WHAT IS REQUIRED: What lines in the records below contain the string "United"? Copy every one.

SUPPLIED ENTRIES:
BEGIN
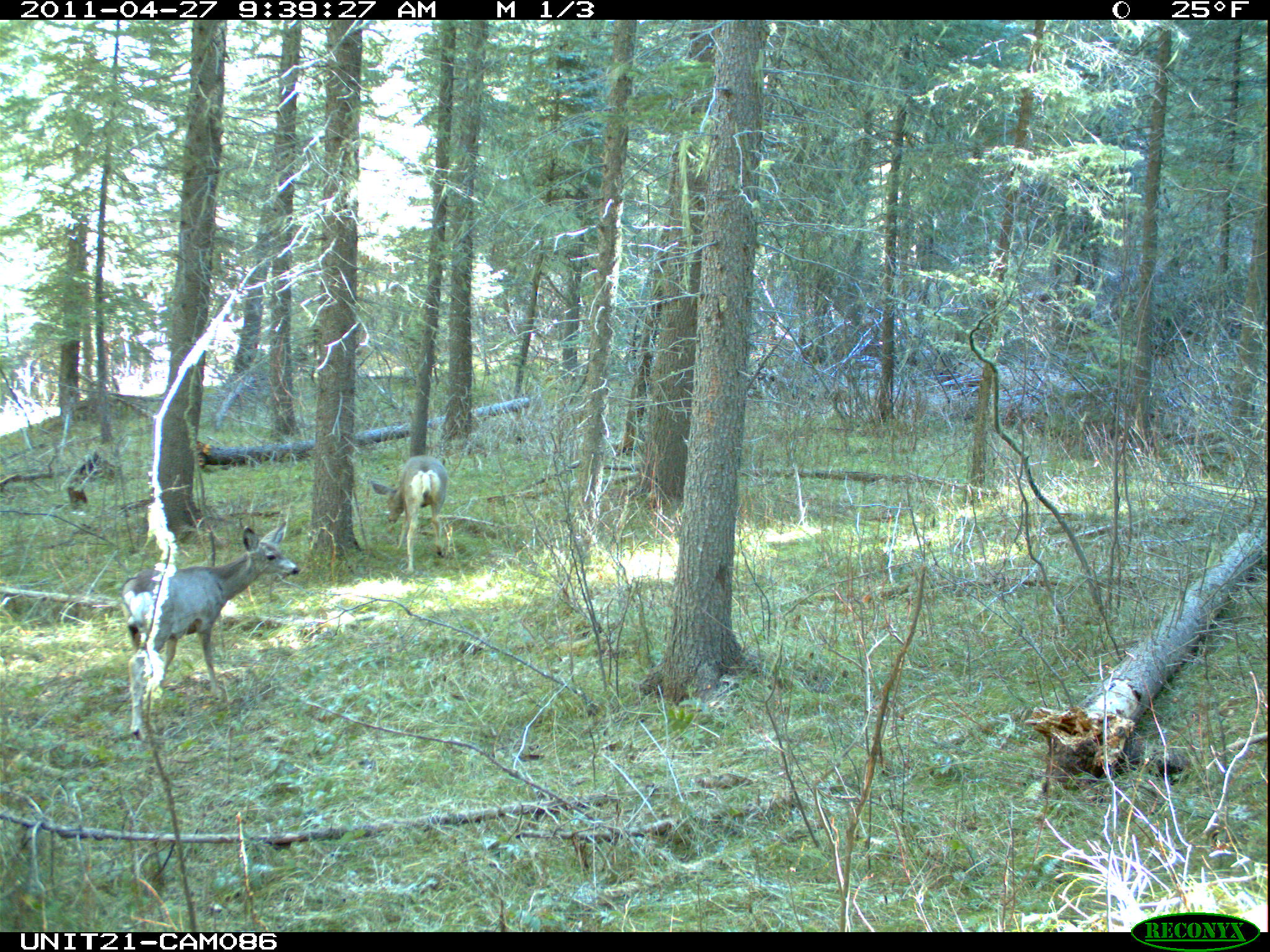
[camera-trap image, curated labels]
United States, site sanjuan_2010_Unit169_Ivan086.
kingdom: Animalia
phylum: Chordata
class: Mammalia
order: Artiodactyla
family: Cervidae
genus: Odocoileus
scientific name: Odocoileus hemionus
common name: mule deer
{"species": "Odocoileus hemionus (mule deer)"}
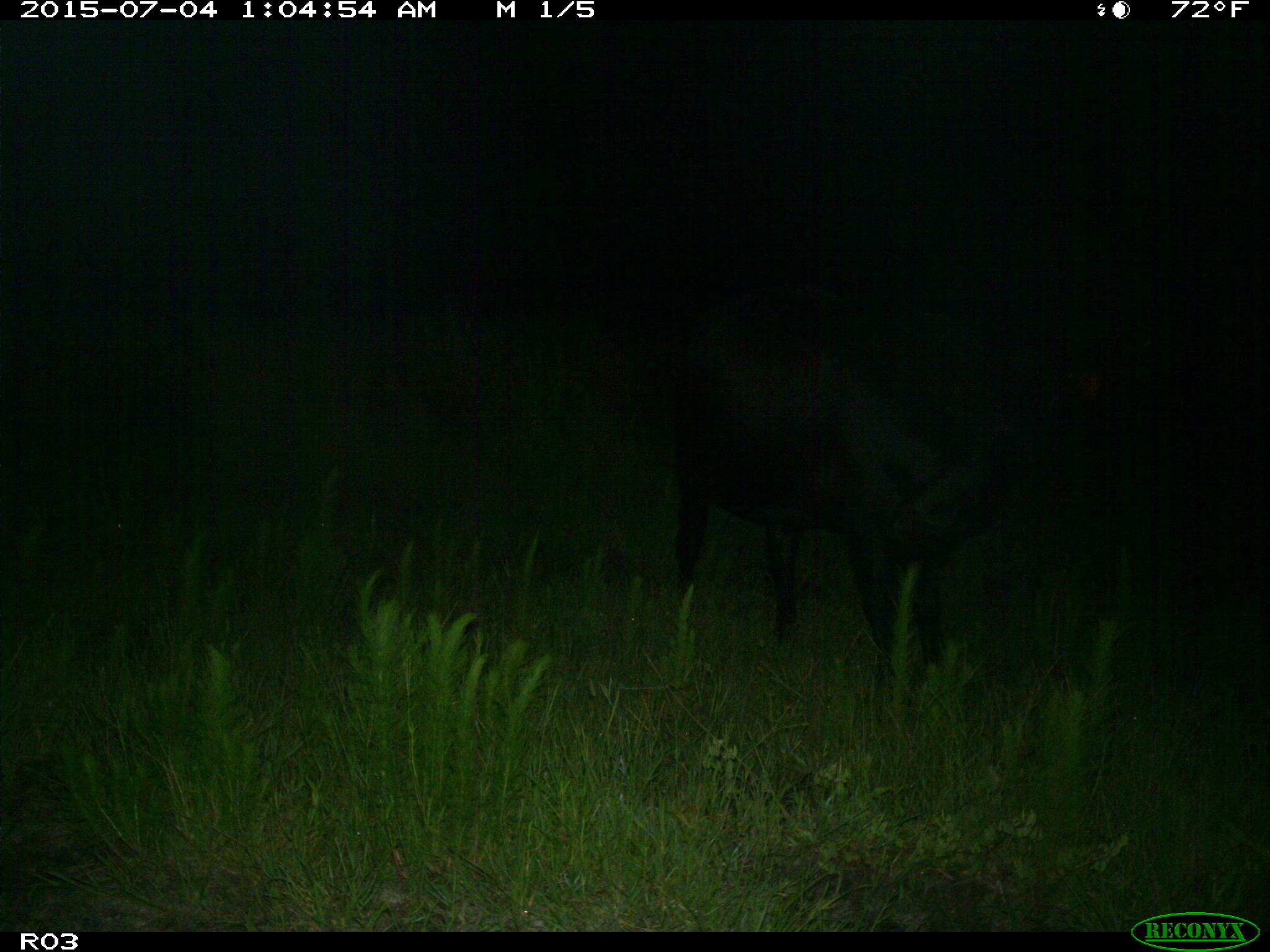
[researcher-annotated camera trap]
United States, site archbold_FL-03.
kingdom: Animalia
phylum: Chordata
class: Mammalia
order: Artiodactyla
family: Bovidae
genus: Bos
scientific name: Bos taurus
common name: domestic cow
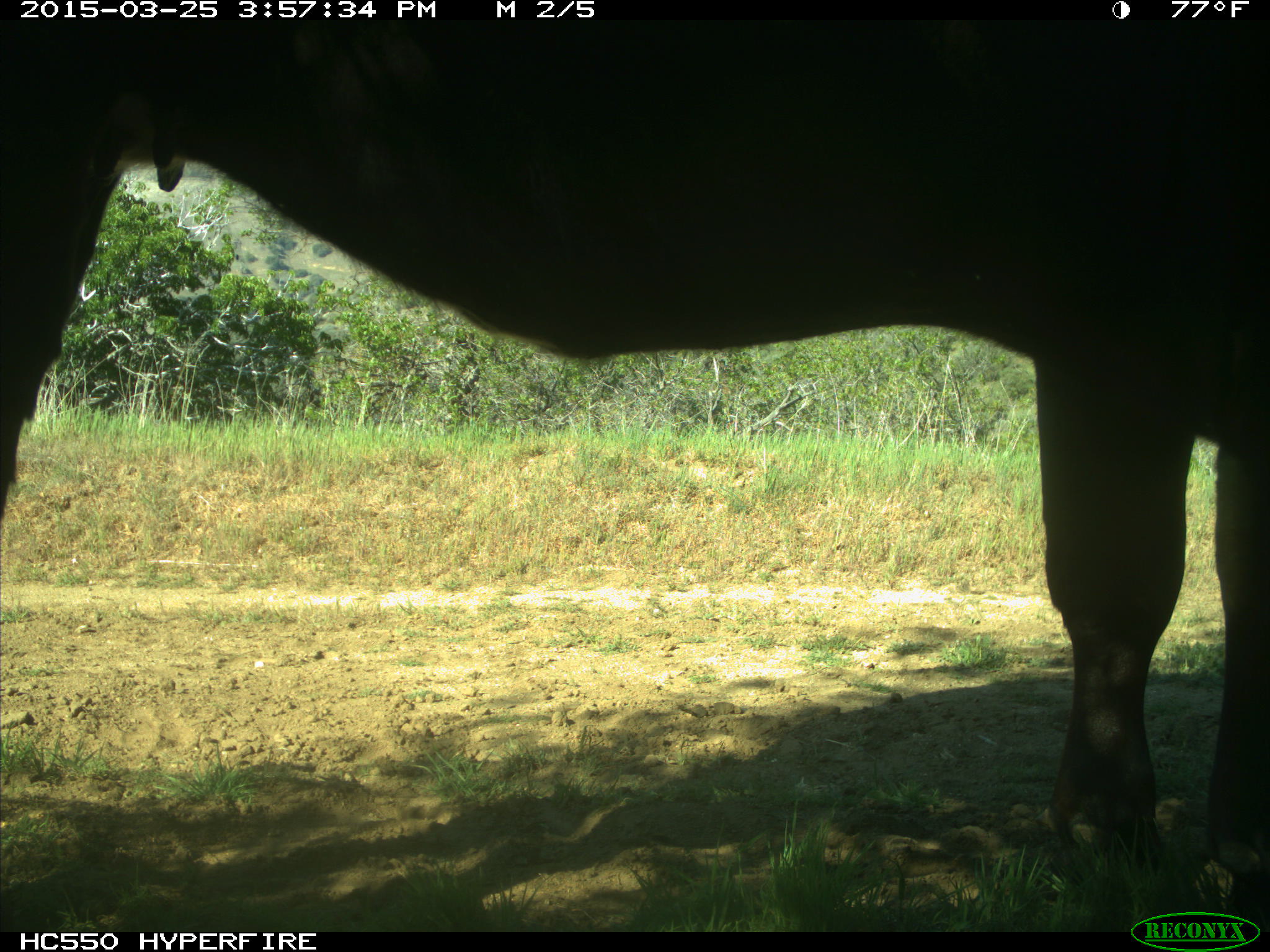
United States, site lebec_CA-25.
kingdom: Animalia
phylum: Chordata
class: Mammalia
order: Artiodactyla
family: Bovidae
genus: Bos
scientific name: Bos taurus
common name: domestic cow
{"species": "Bos taurus (domestic cow)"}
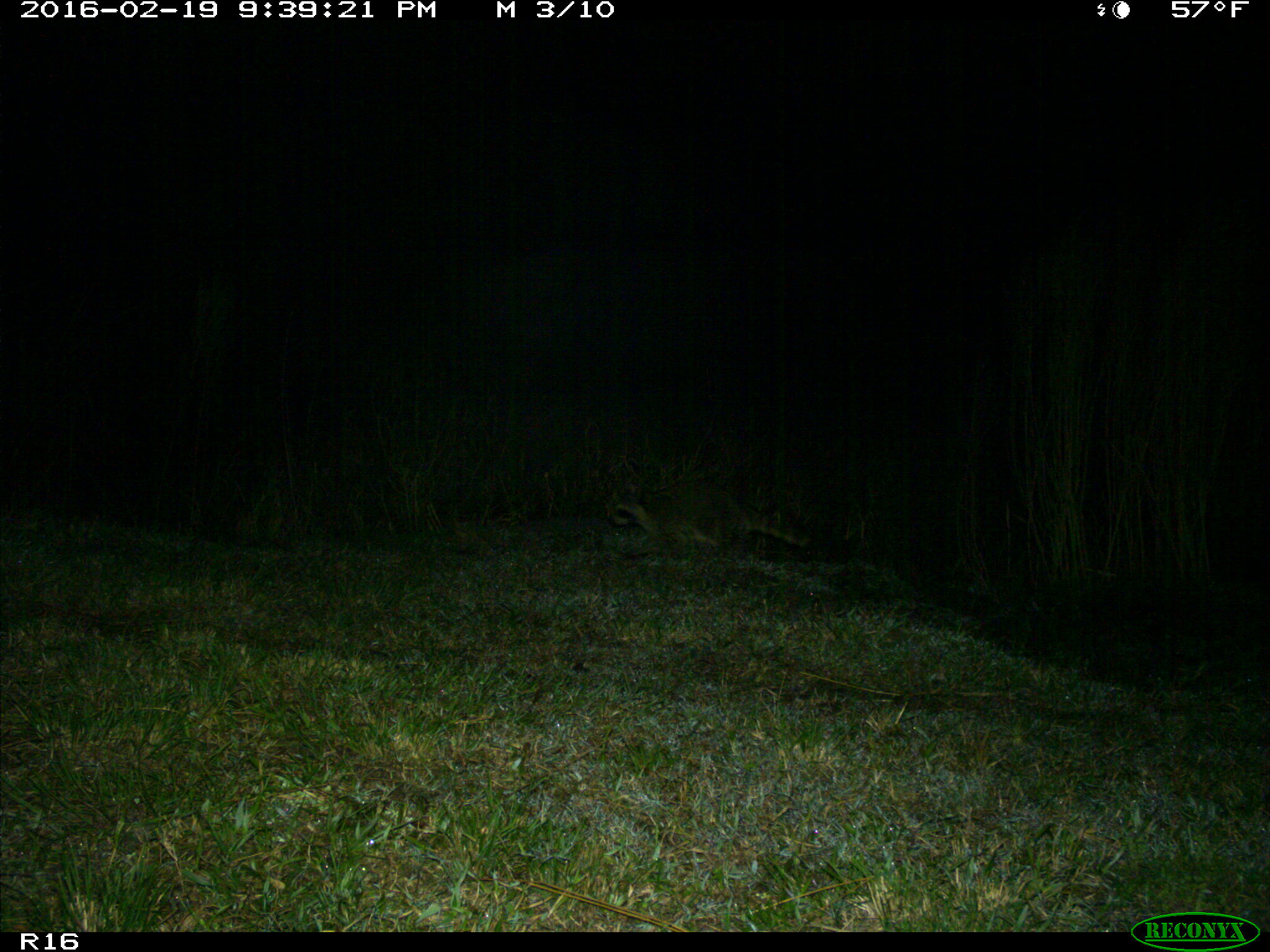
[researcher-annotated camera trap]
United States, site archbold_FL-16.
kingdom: Animalia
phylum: Chordata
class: Mammalia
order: Carnivora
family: Procyonidae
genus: Procyon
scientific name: Procyon lotor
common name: common raccoon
END
THE ANSWER:
United States, site sanjuan_2010_Unit169_Ivan086.
United States, site archbold_FL-03.
United States, site lebec_CA-25.
United States, site archbold_FL-16.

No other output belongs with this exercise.